Purpose: Periodontal pathogens can invade the host tissue. Morphologic studies have revealed bacteria within the pocket epithelium, gingival connective tissues, alveolar bone, and oral epithelium. The objective of this study was to visualize and evaluate presence of Porphyromonas gingivalis and Tannerella forsythia in crevicular epithelial cells of periodontally healthy subjects and chronic periodontitis patients.
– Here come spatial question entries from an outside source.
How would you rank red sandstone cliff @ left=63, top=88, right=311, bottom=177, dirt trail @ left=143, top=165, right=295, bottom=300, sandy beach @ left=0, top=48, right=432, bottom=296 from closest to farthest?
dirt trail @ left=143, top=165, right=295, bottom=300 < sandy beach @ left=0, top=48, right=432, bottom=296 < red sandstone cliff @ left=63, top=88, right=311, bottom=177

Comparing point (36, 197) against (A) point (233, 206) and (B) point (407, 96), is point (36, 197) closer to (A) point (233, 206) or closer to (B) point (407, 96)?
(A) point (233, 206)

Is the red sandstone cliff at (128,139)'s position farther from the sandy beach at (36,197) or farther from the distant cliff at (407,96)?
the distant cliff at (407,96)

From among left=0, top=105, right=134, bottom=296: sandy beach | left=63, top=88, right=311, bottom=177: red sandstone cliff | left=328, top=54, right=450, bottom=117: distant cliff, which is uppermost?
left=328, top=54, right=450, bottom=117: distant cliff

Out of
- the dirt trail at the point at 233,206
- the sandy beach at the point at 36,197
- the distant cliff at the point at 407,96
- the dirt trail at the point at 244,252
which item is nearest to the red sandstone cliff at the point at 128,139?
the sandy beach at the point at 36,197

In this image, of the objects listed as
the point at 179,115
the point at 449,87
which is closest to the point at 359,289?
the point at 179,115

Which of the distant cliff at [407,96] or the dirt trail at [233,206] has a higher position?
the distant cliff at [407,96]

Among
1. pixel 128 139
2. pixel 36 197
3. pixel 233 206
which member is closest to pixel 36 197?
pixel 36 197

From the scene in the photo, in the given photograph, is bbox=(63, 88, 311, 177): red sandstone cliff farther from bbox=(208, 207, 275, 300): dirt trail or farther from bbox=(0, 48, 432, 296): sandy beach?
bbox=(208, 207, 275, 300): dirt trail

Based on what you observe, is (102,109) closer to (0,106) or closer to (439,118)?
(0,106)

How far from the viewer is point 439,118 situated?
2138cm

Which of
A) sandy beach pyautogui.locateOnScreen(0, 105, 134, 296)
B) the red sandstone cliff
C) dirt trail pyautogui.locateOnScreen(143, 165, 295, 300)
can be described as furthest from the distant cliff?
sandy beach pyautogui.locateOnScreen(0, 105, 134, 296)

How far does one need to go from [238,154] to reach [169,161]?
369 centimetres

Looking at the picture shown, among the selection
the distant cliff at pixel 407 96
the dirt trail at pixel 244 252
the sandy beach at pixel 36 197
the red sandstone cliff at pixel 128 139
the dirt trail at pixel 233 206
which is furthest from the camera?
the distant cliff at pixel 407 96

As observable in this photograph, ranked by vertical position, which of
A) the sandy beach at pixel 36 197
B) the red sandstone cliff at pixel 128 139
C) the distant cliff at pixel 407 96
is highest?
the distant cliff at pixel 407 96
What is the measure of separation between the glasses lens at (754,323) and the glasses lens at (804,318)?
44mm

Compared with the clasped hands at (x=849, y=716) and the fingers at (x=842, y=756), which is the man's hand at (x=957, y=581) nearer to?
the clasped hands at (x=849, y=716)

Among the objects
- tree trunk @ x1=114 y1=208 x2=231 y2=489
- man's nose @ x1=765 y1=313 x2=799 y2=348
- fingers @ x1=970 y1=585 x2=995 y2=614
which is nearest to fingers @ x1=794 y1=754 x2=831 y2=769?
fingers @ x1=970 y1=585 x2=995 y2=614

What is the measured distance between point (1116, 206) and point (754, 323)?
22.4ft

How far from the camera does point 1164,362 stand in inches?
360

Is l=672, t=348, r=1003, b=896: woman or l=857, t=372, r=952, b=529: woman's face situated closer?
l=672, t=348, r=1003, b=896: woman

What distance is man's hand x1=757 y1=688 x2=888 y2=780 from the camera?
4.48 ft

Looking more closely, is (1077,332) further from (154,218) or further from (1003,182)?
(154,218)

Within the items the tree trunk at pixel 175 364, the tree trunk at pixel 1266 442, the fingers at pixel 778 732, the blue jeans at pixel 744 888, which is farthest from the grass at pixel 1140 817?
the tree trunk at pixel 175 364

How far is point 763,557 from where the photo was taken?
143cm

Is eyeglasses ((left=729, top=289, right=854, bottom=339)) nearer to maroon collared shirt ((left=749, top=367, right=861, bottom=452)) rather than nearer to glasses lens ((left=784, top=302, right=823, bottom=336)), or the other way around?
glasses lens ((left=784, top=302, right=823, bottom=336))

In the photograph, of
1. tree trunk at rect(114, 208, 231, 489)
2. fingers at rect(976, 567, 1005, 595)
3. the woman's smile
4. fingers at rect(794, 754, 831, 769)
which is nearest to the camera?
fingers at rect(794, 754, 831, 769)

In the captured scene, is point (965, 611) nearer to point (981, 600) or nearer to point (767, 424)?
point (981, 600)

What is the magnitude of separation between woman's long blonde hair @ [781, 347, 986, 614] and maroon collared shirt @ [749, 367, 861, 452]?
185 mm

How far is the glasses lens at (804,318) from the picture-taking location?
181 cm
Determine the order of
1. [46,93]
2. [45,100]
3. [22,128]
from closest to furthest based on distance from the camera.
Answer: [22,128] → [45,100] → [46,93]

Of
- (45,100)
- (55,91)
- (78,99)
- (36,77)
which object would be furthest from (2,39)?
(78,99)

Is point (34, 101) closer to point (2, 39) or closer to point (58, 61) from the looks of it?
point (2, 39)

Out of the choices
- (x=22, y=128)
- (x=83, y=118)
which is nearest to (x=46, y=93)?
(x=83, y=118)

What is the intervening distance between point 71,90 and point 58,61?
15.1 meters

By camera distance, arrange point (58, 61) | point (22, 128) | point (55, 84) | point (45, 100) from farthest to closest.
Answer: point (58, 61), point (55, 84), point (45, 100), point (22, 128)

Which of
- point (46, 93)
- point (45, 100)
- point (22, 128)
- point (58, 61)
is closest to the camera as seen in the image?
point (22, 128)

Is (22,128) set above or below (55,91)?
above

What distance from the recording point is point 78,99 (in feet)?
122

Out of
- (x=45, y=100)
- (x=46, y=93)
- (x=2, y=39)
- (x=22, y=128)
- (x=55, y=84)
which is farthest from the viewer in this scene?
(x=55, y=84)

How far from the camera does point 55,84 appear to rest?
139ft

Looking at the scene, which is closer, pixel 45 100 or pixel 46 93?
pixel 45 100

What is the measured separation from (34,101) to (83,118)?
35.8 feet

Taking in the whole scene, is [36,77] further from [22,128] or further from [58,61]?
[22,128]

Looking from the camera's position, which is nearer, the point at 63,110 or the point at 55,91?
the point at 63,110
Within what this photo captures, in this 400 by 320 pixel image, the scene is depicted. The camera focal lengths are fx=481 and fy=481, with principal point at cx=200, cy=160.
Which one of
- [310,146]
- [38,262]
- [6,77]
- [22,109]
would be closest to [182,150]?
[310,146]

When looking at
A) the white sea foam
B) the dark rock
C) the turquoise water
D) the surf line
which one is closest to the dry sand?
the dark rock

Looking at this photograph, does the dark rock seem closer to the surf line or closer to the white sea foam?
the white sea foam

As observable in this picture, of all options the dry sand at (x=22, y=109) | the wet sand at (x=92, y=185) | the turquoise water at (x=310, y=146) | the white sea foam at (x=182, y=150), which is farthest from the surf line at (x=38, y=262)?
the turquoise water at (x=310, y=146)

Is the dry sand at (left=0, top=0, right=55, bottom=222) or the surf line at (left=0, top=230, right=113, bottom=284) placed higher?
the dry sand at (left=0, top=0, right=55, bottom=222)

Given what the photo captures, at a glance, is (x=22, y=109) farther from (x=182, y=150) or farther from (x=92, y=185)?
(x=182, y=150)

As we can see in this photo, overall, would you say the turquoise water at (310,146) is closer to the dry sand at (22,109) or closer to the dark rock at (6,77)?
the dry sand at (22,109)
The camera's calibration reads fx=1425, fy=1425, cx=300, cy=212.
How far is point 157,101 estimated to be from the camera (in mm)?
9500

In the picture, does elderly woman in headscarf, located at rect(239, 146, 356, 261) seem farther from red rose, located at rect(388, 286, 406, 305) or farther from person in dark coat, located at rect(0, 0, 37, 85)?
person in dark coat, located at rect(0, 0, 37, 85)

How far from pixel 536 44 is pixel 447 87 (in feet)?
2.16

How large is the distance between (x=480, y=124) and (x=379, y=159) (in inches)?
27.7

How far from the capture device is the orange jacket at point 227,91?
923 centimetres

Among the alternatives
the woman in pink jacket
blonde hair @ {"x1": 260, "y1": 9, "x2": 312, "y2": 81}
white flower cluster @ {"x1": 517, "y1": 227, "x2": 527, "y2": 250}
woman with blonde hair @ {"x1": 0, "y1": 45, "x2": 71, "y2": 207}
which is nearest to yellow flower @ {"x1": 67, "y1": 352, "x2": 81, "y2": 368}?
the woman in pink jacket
Materials and Methods: A total of 666 crevicular epithelial cells in the samples obtained from 27 chronic periodontitis patients and 9 healthy volunteers were examined. Specific probes for P. gingivalis and T. forsythia and a universal probe for detection of all eubacteria targeting 168 rRNA for fluorescence in situ hybridization was used in conjunction with confocal laser scanning microscopy. Results: 98.99% of sulcular epithelial cells from healthy volunteers and 84.40% of pocket epithelial cells from periodontitis patients were found to harbor bacteria. P. gingivalis and T. forsythia were discovered more often in crevicular epithelial cells from periodontitis patients. Conclusion: P. gingivalis and T. forsythia can invade crevicular epithelial cells and intracellular bacteria may act as a source of bacteria for persistent infection.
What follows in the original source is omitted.